/UnsupervisedScalableRepresentationLearningTimeSeries

Unsupervised Scalable Representation Learning for Multivariate Time Series: Experiments

Primary LanguageJupyter NotebookApache License 2.0Apache-2.0

Unsupervised Scalable Representation Learning for Multivariate Time Series -- Code

This is the code corresponding to the experiments conducted for the work "Unsupervised Scalable Representation Learning for Multivariate Time Series" (Jean-Yves Franceschi, Aymeric Dieuleveut and Martin Jaggi) [NeurIPS] [arXiv] [HAL], presented at NeurIPS 2019. A previous version was presented at the 2nd LLD workshop at ICLR 2019.

Requirements

Experiments were done with the following package versions for Python 3.6:

  • Numpy (numpy) v1.15.2;
  • Matplotlib (matplotlib) v3.0.0;
  • Orange (Orange) v3.18.0;
  • Pandas (pandas) v0.23.4;
  • python-weka-wrapper3 v0.1.6 for multivariate time series (requires Oracle JDK 8 or OpenJDK 8);
  • PyTorch (torch) v0.4.1 with CUDA 9.0;
  • Scikit-learn (sklearn) v0.20.0;
  • Scipy (scipy) v1.1.0.

This code should execute correctly with updated versions of these packages.

Datasets

The datasets manipulated in this code can be downloaded on the following locations:

Files

Core

  • losses folder: implements the triplet loss in the cases of a training set with all time series of the same length, and a training set with time series of unequal lengths;
  • networks folder: implements encoder and its building blocks (dilated convolutions, causal CNN);
  • scikit_wrappers.py file: implements classes inheriting Scikit-learn classifiers that wrap an encoder and a SVM classifier.
  • utils.py file: implements custom PyTorch datasets;
  • default_hyperparameters.json file: example of a JSON file containing the hyperparameters of a pair (encoder, classifier).

Tests

  • ucr.py file: handles learning on the UCR archive (see usage below);
  • uea.py file: handles learning on the UEA archive (see usage below);
  • transfer_ucr.py file: handles transfer learning on the UCR archive (see usage below);
  • combine_ucr.py file: combines learned pairs of (encoder, classifier) for the UCR archive) (see usage below);
  • combine_uea.py file: combines learned pairs of (encoder, classifier) for the UEA archive) (see usage below);
  • sparse_labeling.ipynb file: file containing code to reproduce the results of training an SVM on our representations for different numbers of available labels;
  • HouseholdPowerConsumption.ipynb file: Jupyter notebook containing experiments on the Individual Household Electric Power Consumption dataset.

Results and Visualization

  • results_ucr.csv file: CSV file compiling all results (with those of concurrent methods) on the UCR archive;
  • results_uea.csv file: CSV file compiling all results (with those of concurrent methods) on the UEA archive;
  • results_sparse_labeling_TwoPatterns.csv file: CSV file compiling means and standard variations of five runs of learning an SVM on our representations and the ResNet architecture described in the paper for different numbers of available labels;
  • cd.ipynb file: Jupyter notebook containing the code to produce a critical difference diagram;
  • stat_plots.ipynb file: Jupyter notebook containing the code to produce boxplots and histograms on the results for the UCR archive;
  • models folder: contains a pretrained model for the UCR dataset CricketX.

Usage

Training on the UCR and UEA archives

To train a model on the Mallat dataset from the UCR archive:

python3 ucr.py --dataset Mallat --path path/to/Mallat/folder/ --save_path /path/to/save/models --hyper default_hyperparameters.json [--cuda --gpu 0]

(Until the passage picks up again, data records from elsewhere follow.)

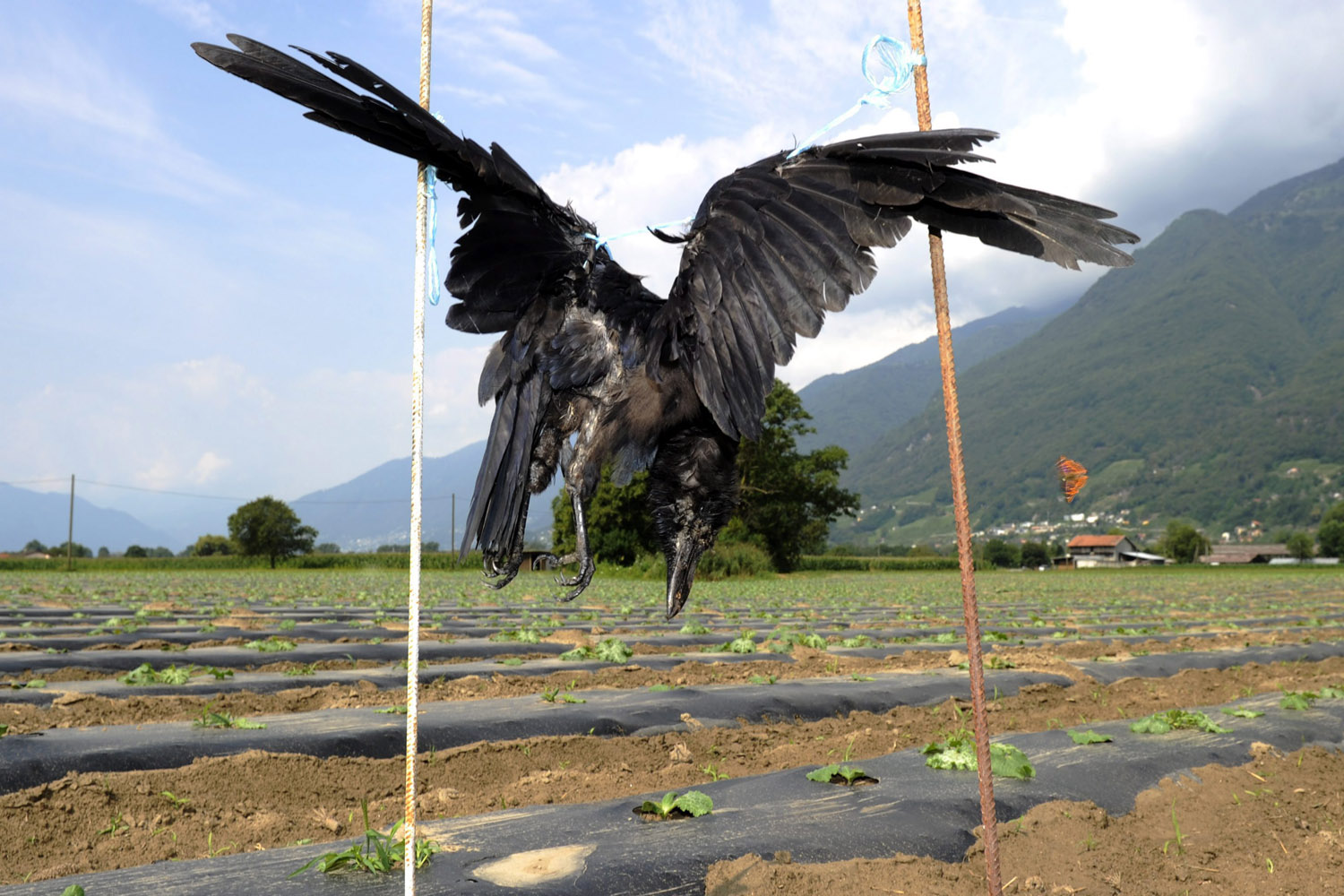 Aug. 14, 2012. A dead crow hangs from two sticks in a vegetable field at the Magadino plane, southern Switzerland. Vegetable farmers have hung up ten dead crows to scare off other hungry birds.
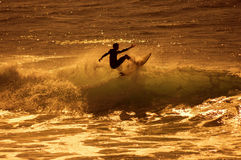 Surfer de mer image libre de droits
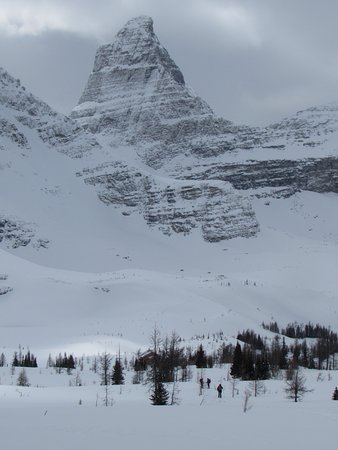 Kootenay Rockies, Kanada: Snowshoeing through larch meadows above the lodge, below The Talon.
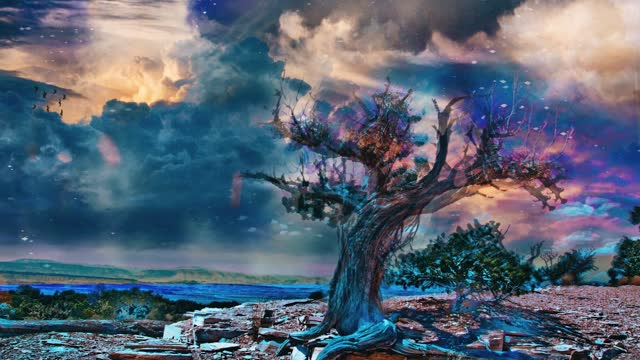 Old tree in arid rocky land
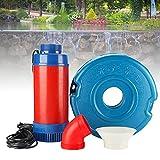 BIWABrave Oxigenador para Estanques, Bombas de Filtración para Bombas, Adecuado para Pequeños Estanques, Arroyos, Cursos de Agua, Cascadas, Fuentes (Size : 30M Wire)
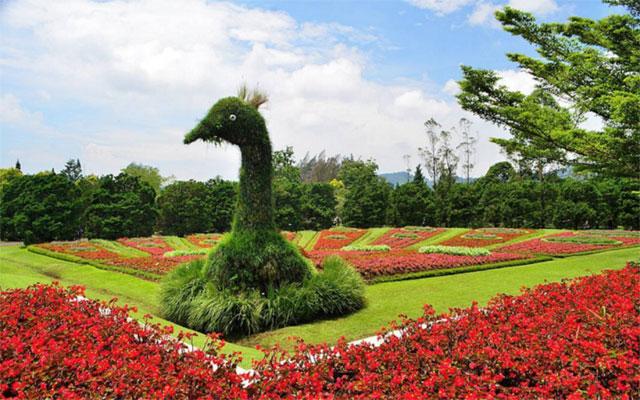 Nusantara Flower Garden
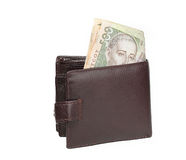 Brown wallet with money Stock Images
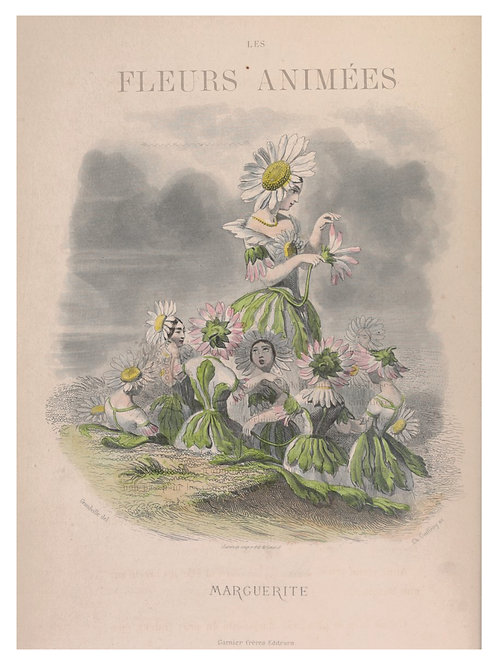 Botanical Printable print No 062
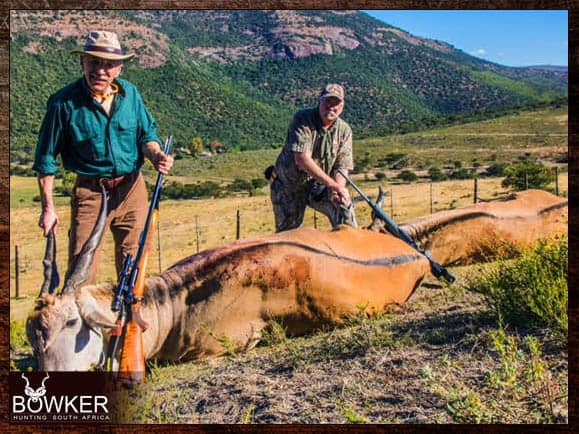 Eland trophies shot in the Eastern cape South Africa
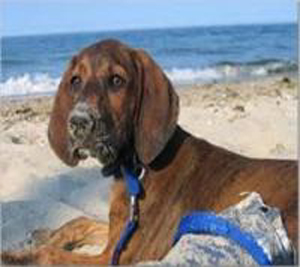 plott-coonhound-4[1]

Adding the --load option allows to load a model from the specified save path. Training on the UEA archive with uea.py is done in a similar way.

Further Documentation

See the code documentation for more details. ucr.py, uea.py, transfer_ucr.py, combine_ucr.py and combine_uea.py can be called with the -h option for additional help.

Hyperparameters

Hyperparameters are described in Section S2.2 of the paper.

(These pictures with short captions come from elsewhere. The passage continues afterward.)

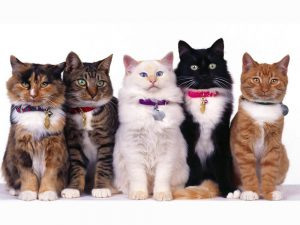 Black, White and Grey Cats: How Cat Colour Genetics Work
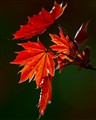 Spring Maple Leaf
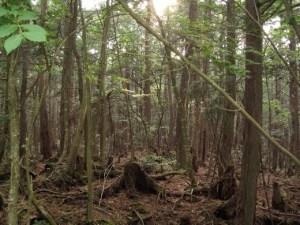 aokigahara-padurea-blestemata-de-la-poalele-muntelui-fuji-3
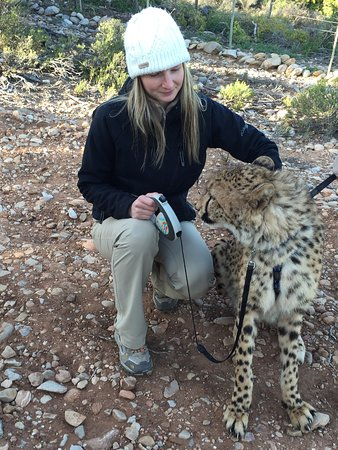 Oudtshoorn, Sør-Afrika: The Cango Wildlife Ranch is a must see place. Very cool place with great staff. Loved volunteeri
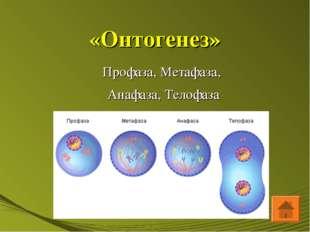 «Онтогенез» Профаза, Метафаза, Анафаза, Телофаза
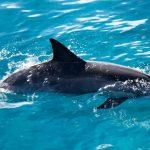 دلفين تعرف على حياة وأنواع الدلفين صور ميكس 11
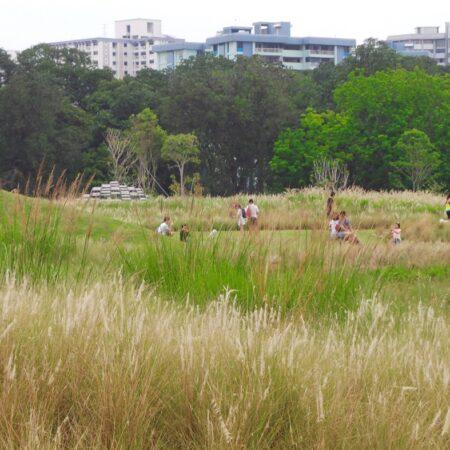 Grasslands_4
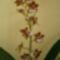 2.cambria orchideám 14 virágal 2012.01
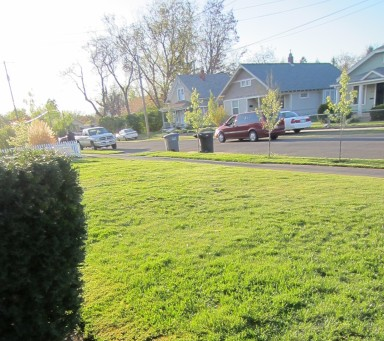 Our tiny lawn, newly mowed, and neatly edged.  :D  I think you may be able to see the neighbor mowing as well.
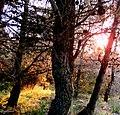 Diell ne pyll - panoramio.jpg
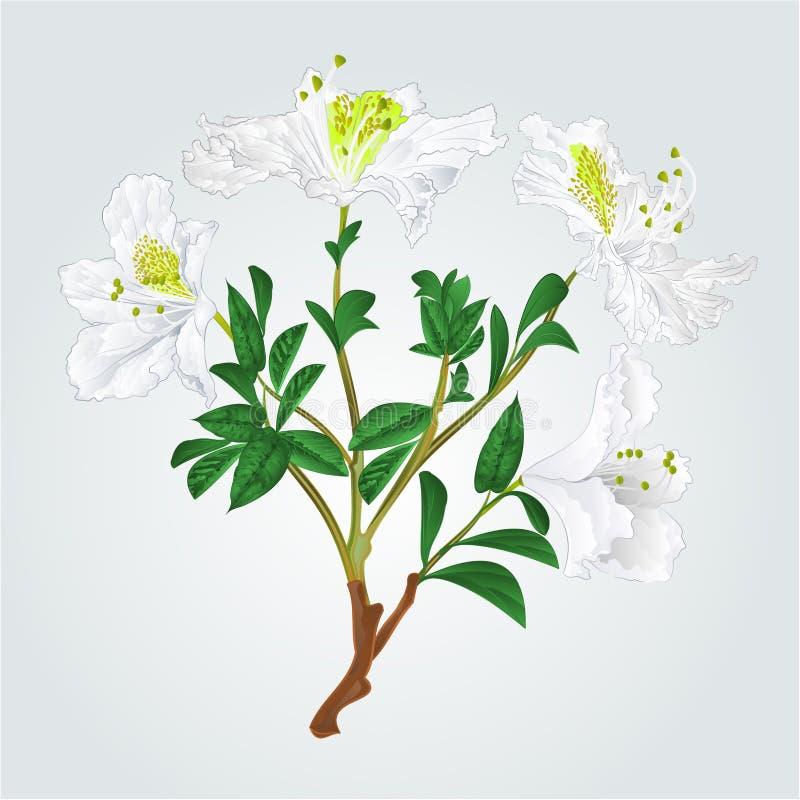 Vit vektor för rhododendronfilialtappning stock illustrationer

For the UCR and UEA hyperparameters, two values were switched by mistake. One should read, as reflected in the example configuration file:

  • number of output channels of the causal network (before max pooling): 160;
  • dimension of the representations: 320.

instead of

  • number of output channels of the causal network (before max pooling): 320;
  • dimension of the representations: 160.

Pretrained Models

Pretrained models are downloadable at https://data.lip6.fr/usrlts/.